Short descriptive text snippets
┌──

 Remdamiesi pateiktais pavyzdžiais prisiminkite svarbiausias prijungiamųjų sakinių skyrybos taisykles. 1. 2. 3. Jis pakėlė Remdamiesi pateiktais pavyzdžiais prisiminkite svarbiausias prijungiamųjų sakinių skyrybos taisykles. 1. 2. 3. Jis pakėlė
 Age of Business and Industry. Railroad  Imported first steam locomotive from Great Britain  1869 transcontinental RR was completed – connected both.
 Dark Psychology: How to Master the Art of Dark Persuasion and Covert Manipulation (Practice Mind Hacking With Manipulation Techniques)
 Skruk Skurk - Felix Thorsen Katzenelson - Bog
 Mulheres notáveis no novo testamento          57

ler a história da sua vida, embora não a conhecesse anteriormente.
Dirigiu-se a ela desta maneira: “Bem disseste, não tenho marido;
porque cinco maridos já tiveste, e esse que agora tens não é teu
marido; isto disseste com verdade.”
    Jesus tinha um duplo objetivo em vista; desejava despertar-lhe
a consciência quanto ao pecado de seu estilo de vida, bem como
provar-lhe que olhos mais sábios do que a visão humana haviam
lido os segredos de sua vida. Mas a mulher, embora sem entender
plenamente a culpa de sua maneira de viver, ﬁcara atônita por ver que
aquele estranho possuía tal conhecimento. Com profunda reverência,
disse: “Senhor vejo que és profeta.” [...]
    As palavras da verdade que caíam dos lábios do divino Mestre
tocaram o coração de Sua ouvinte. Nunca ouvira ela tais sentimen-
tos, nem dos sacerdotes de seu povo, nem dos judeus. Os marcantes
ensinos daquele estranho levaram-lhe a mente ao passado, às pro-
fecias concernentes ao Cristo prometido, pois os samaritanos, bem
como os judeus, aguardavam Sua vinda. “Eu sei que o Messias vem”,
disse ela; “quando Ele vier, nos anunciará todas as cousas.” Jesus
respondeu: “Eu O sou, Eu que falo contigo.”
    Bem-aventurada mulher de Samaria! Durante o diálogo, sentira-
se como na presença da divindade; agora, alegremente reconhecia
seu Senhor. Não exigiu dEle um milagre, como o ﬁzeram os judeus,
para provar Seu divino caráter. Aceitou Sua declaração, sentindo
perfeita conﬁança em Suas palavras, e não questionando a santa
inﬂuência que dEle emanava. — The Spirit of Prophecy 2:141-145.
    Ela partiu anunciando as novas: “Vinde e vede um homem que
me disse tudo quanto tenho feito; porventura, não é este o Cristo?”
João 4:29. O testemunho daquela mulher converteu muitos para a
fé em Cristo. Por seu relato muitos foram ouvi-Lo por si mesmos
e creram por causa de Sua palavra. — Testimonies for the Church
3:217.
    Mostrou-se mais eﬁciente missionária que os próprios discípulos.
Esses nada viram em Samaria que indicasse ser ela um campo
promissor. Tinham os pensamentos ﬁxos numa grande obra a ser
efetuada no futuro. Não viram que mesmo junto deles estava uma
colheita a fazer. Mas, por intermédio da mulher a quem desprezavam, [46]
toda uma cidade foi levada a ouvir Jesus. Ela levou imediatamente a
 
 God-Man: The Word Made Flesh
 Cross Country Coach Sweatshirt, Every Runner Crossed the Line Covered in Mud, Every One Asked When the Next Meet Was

└──
┌──

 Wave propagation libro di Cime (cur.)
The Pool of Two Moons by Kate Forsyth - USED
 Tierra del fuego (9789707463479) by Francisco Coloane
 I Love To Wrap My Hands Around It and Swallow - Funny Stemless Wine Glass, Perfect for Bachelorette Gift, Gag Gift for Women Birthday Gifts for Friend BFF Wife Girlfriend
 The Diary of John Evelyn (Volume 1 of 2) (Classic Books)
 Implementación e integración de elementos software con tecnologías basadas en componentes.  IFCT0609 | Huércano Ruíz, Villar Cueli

└──

TASK DIRECTIONS
Write down exactly the span of lines above from the one containing "Bem-aventurada mulher de" to the one containing "perfeita conﬁança em", both ends included.

RESULT OF THIS EXERCISE
    Bem-aventurada mulher de Samaria! Durante o diálogo, sentira-
se como na presença da divindade; agora, alegremente reconhecia
seu Senhor. Não exigiu dEle um milagre, como o ﬁzeram os judeus,
para provar Seu divino caráter. Aceitou Sua declaração, sentindo
perfeita conﬁança em Suas palavras, e não questionando a santa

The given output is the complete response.